Un grande nastro rosso, che avvolge lo stabilimento dall'esterno e penetra all'interno, avvolgendosi fra i piani in una scala a spirale scultorea e aerea, per poi uscire di nuovo e riflettersi nella superficie a specchio di un piccolo lago. Sospeso, nell'ampio spazio di ingresso, un volo inaugurale di panettoni bianchi, che s'innalzano verso il cielo. Una simbologia che richiama non solo agli imballaggi dei dolci natalizi e pasquali. Ma anche ai segni di prosperità della cultura orientale e alla grazie del movimento delle danzatrici cinesi e dei cordoncini di tessuto utilizzati per esprimere la propria arte: anche perché ,nel Paese orientale, il rosso esprime gioia e felicità e l'ideogramma, con cui è scritto il nome del colore, è quasi identico a quello della parola "nastro".
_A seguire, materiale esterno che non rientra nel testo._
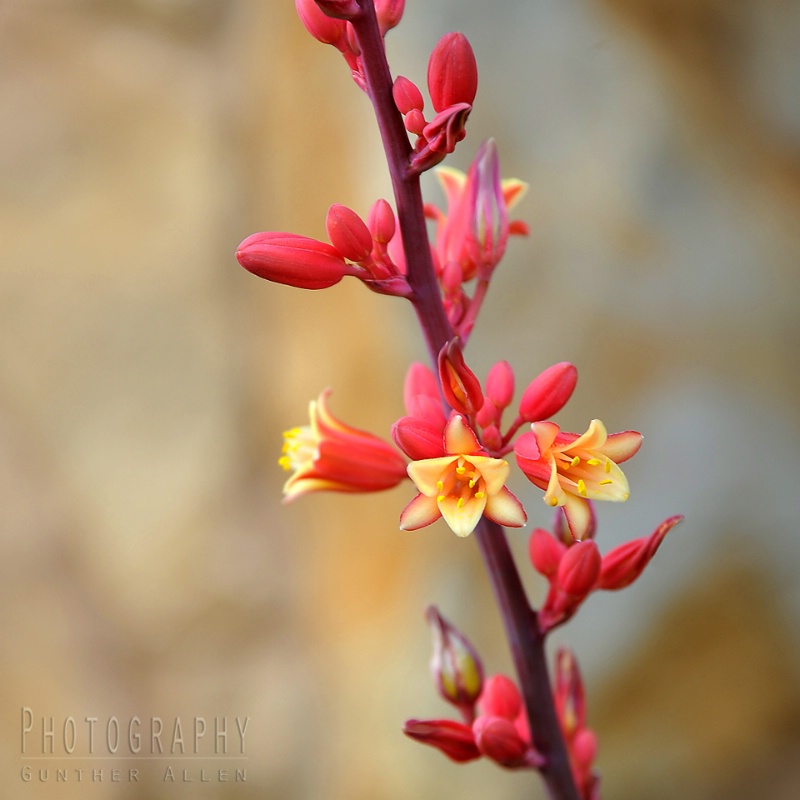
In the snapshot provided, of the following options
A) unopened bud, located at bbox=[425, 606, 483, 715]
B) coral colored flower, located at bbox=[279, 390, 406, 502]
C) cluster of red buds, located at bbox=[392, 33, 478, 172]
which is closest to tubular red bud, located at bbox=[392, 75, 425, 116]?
cluster of red buds, located at bbox=[392, 33, 478, 172]

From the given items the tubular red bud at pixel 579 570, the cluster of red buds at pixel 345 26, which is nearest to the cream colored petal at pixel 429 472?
the tubular red bud at pixel 579 570

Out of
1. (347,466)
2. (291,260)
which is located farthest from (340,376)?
(291,260)

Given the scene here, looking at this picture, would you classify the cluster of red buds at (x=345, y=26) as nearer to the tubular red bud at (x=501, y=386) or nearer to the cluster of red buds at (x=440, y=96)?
the cluster of red buds at (x=440, y=96)

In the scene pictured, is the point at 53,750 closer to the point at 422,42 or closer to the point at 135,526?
the point at 135,526

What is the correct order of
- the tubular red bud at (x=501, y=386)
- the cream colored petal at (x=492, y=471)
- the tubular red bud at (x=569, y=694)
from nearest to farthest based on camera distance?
1. the cream colored petal at (x=492, y=471)
2. the tubular red bud at (x=501, y=386)
3. the tubular red bud at (x=569, y=694)

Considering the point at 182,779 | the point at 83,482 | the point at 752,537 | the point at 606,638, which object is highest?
the point at 83,482

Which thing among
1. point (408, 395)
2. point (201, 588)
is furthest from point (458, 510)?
point (201, 588)

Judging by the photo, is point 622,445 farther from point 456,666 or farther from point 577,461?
point 456,666
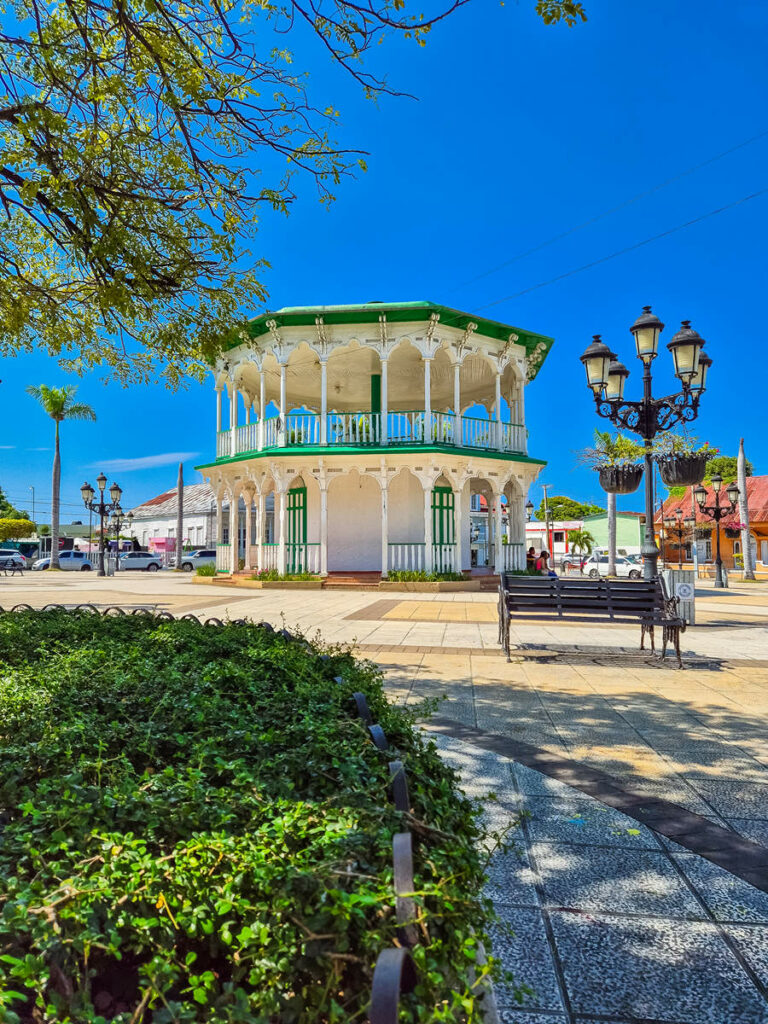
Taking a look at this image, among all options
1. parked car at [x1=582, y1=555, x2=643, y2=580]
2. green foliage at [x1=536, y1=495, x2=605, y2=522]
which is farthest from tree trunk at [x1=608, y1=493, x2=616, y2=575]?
green foliage at [x1=536, y1=495, x2=605, y2=522]

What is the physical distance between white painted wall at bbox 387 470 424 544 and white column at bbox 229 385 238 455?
19.4 ft

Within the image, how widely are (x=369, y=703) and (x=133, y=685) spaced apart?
4.10 ft

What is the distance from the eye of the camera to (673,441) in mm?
11672

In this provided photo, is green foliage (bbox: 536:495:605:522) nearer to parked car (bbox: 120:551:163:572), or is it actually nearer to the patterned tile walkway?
parked car (bbox: 120:551:163:572)

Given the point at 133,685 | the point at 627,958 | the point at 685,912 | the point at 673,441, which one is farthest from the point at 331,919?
the point at 673,441

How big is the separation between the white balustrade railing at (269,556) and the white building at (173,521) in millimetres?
31387

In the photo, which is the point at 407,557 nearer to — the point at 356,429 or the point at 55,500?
the point at 356,429

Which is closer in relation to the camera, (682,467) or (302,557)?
(682,467)

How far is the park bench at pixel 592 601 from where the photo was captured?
24.9 feet

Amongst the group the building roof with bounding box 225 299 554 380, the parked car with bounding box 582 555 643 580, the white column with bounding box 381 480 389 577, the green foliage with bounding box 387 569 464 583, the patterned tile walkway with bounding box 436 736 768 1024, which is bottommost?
the parked car with bounding box 582 555 643 580

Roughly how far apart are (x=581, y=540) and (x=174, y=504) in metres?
41.0

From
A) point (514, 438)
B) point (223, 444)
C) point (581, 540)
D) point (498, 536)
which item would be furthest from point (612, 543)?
point (581, 540)

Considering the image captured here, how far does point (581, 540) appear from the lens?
2280 inches

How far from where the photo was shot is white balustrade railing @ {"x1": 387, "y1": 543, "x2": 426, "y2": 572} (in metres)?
19.7
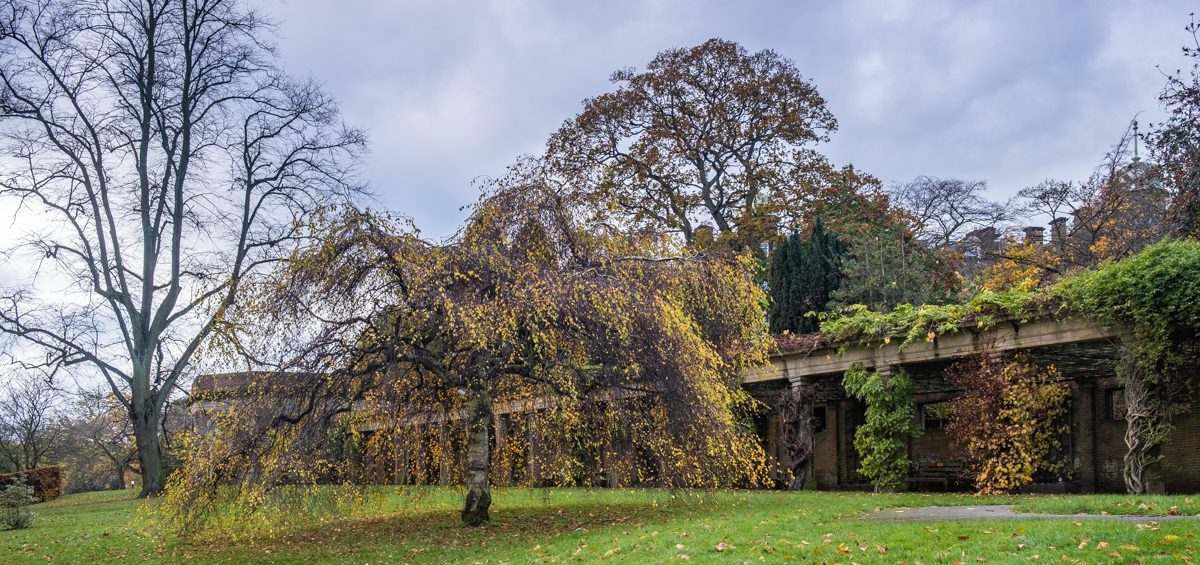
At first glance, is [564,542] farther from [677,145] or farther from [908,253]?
[677,145]

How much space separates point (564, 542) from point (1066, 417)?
11705 mm

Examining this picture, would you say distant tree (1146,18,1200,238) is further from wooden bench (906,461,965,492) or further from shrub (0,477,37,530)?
shrub (0,477,37,530)

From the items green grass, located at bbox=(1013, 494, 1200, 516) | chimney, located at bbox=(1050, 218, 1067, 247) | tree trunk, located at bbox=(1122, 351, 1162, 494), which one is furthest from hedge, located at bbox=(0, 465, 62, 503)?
chimney, located at bbox=(1050, 218, 1067, 247)

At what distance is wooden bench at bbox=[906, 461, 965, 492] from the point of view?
19125 mm

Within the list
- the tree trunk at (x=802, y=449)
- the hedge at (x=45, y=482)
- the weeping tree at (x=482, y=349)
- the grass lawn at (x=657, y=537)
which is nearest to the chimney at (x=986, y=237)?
the tree trunk at (x=802, y=449)

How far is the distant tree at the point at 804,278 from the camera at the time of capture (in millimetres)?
24594

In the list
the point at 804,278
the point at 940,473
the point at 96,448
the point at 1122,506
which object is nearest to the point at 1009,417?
the point at 940,473

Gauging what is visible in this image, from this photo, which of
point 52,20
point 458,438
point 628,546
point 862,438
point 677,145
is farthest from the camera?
point 677,145

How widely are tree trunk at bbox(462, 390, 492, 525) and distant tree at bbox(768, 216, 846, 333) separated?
13.4 meters

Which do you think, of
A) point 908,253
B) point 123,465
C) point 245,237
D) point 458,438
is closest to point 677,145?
point 908,253

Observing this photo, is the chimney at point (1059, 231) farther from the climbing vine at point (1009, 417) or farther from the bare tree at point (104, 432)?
the bare tree at point (104, 432)

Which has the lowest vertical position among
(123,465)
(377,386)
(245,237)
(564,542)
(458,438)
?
(123,465)

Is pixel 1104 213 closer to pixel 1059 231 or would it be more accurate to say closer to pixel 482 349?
pixel 1059 231

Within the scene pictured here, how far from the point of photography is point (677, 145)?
3003cm
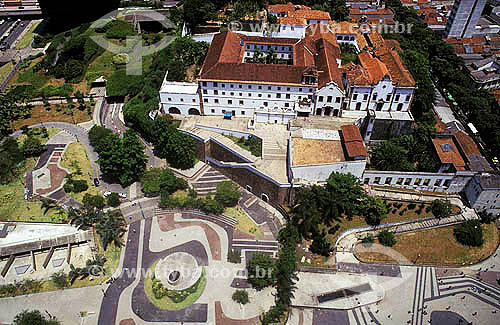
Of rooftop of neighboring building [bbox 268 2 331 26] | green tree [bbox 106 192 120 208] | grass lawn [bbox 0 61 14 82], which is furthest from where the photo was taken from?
grass lawn [bbox 0 61 14 82]

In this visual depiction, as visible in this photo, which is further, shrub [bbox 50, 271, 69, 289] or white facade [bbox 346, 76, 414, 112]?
white facade [bbox 346, 76, 414, 112]

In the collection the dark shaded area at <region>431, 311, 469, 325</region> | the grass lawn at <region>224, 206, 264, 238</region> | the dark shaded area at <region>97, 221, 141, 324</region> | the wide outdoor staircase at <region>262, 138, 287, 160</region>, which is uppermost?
the wide outdoor staircase at <region>262, 138, 287, 160</region>

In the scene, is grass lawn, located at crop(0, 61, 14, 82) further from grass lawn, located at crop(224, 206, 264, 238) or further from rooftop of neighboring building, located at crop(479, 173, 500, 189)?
rooftop of neighboring building, located at crop(479, 173, 500, 189)

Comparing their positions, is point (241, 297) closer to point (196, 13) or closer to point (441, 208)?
point (441, 208)

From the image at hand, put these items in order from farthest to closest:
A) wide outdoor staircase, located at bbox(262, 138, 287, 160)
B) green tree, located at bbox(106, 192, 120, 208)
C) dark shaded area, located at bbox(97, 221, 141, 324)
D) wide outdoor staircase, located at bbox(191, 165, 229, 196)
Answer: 1. wide outdoor staircase, located at bbox(191, 165, 229, 196)
2. wide outdoor staircase, located at bbox(262, 138, 287, 160)
3. green tree, located at bbox(106, 192, 120, 208)
4. dark shaded area, located at bbox(97, 221, 141, 324)

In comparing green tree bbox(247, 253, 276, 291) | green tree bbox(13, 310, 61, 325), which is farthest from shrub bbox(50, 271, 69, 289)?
green tree bbox(247, 253, 276, 291)

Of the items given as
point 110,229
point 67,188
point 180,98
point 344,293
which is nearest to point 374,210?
point 344,293

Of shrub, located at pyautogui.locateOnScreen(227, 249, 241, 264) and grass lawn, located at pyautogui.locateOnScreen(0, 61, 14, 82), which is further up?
grass lawn, located at pyautogui.locateOnScreen(0, 61, 14, 82)
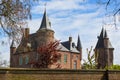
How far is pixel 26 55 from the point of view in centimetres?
7506

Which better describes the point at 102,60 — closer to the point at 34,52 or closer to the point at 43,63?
the point at 34,52

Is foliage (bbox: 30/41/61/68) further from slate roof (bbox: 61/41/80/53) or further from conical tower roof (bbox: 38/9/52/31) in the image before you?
slate roof (bbox: 61/41/80/53)

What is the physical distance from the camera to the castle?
71312 millimetres

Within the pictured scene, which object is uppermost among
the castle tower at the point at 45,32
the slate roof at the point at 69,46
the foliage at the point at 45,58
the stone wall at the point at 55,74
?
the castle tower at the point at 45,32

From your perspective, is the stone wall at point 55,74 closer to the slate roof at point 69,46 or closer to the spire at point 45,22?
the spire at point 45,22

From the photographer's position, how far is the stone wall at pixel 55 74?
1775 cm

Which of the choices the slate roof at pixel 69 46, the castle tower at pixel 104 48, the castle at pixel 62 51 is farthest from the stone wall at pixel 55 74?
the castle tower at pixel 104 48

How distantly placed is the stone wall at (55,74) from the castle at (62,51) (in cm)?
4725

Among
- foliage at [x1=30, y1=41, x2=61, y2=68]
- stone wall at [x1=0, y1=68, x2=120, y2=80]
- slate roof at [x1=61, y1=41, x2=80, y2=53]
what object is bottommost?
stone wall at [x1=0, y1=68, x2=120, y2=80]

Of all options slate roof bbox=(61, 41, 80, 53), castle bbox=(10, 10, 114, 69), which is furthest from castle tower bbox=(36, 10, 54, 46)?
slate roof bbox=(61, 41, 80, 53)

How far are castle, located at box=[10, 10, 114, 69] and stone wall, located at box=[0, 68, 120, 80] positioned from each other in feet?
155

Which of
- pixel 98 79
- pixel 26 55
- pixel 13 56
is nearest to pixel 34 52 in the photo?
pixel 26 55

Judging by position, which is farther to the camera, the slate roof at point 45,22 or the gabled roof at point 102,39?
the gabled roof at point 102,39

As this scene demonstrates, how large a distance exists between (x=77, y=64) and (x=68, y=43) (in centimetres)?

La nuova "casa" della Maina, storica azienda dolciaria di Fossano, in Provincia di Cuneo, porta la firma del noto architetto Gianni Arnaudo, esponente della pop art, un passato nella "prima ora" dello Studio 65, ai tempi del divano Bocca e della poltrona Capitello, una produzione individuale ricca e famosa, attualmente protagonista della mostra "Pop Art Design", partita dal Vitra Design Museum e atterrata da ieri a Chicago. In concomitanza con il 50esimo anniversario di vita, lo stabilimento Maina ha rinnovato i suoi spazi. Il cambio di look, accompagnato da un'importante opera di ammodernamento tencologico, ha richiesto un anno e mezzo di cantiere e un investimento di 20 milioni: il sito è stato ampliato di circa 4mila mq, con l'inserimento di un nuovo laboratorio per le analisi chimiche, fisiche e sensoriali, una rinnovata area uffici e un punto vendita aziendale e con il potenziamento della linea di produzione, per un aumento della capacità complessiva di circa il 30%.

«Ciò che in architettura conta non è la forma o la funzione, ma il messaggio che viene trasmesso», ha commentato Arnaudo, che ieri insieme a Marco Brandani, ad di Maina ed erede di una delle due famiglie fondatrici del marchio, ha tagliato il nastro del nuovo stabilimento. «Oggi, rinnovare un sito produttivo per un'impresa significa percorrere una nuova strategia di marketing. Nonostante le dimensioni considerevoli della sede Maina, non vi è nulla di greve o monumentale in questa costruzione, un architettura emozionale perché trasmette immediatamente attraverso i suoi simboli il senso della festa, giocando sul senso di leggerezza del movimento di questo lucido nastro di un colore che al mondo occidentale ed insieme a quello orientale suggeriscono momenti di gioia, di buon augurio e di condivisione».

Nel territorio delle Langhe, l'architetto ha firmato di recente anche la sede della cantina L'Astemia pentita, sul crinale dei Cannubi, dove la collina sale verso il centro di Barolo. Un'architettura di significato, che richiama in modo evidente la forma di due scatole di vino sovrapposte e si inserisce con un segno pop nel paesaggio circostante.